TEXT PROVIDED:
So, yeah. In the end, there was no way I couldn’t take part in this. It hit me right in the interest. Plus, I have this lovely feeling of belonging. Like I’m in some sort of exclusive clique. An exclusive clique full of frothing madmen, but exclusive nonetheless.
My in-character reasons are a bit different. I am more or less lazily roleplaying an existing character, Alex Mercer, who in a nutshell is an inhuman and ridiculously powerful creature pretending to be human, and failing in some respects. He is kind of a dick and hates, above all else, being controlled. A la my headcanon, he took exception to one of the Masters over a perceived threat and tried to attack him, something which resulted in Mr Hearts driving him out of his mind with a particularly potent Correspondence sigil and walking off, tutting disapprovingly. Alex never really got over this, and he started Seeking on rumors of a dead Master, on hopes that he might discover just how they could be killed. But Seeking warps the mind, and inevitably the whys always take a backseat to the search itself. And when he learned more of what happened to Mr Eaten, it became a lot more personal, because many facets of what happened to Mr Eaten resonated with his own experiences – hunger, betrayal, losing everything that you were.
So… that’s my seven cents. What drives you all to Seek?

SET EXERCISE 1: In the roleplaying post, which existing character is the writer roleplaying?

DATA EXTRACT:

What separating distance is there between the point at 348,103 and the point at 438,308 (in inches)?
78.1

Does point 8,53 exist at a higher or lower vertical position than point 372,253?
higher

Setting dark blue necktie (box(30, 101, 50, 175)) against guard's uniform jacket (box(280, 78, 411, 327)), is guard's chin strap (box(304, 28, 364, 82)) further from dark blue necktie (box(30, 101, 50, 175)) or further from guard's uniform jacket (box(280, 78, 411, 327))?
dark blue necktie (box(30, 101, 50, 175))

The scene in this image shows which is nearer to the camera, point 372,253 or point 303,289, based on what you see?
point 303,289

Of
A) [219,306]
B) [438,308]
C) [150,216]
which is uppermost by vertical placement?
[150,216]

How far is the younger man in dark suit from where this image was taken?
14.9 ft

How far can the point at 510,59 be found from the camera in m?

* * *

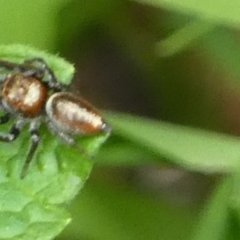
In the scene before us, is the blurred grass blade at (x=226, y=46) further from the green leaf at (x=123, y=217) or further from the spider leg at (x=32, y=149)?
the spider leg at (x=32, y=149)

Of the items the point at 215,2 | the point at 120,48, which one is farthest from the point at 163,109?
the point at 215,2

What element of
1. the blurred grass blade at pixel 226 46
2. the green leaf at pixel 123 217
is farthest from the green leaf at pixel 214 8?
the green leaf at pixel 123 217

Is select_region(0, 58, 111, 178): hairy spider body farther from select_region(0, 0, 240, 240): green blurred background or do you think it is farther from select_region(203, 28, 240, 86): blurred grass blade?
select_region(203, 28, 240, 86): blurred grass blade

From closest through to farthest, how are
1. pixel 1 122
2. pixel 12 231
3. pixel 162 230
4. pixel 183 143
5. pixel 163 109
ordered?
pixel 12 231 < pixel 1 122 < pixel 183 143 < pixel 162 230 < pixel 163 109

SET EXERCISE 2: Reproduce the records starting with the line containing "Is select_region(0, 58, 111, 178): hairy" and going on through the line containing "pixel 12 231 <", with "closest" replaced by "nearest" and everything else unchanged.

FULL OUTPUT 1: Alex Mercer.

FULL OUTPUT 2:
Is select_region(0, 58, 111, 178): hairy spider body farther from select_region(0, 0, 240, 240): green blurred background or do you think it is farther from select_region(203, 28, 240, 86): blurred grass blade?
select_region(203, 28, 240, 86): blurred grass blade

From nearest through to farthest, how are
1. pixel 1 122
2. pixel 12 231
3. pixel 162 230
4. pixel 183 143
5. pixel 163 109
ordered?
pixel 12 231 < pixel 1 122 < pixel 183 143 < pixel 162 230 < pixel 163 109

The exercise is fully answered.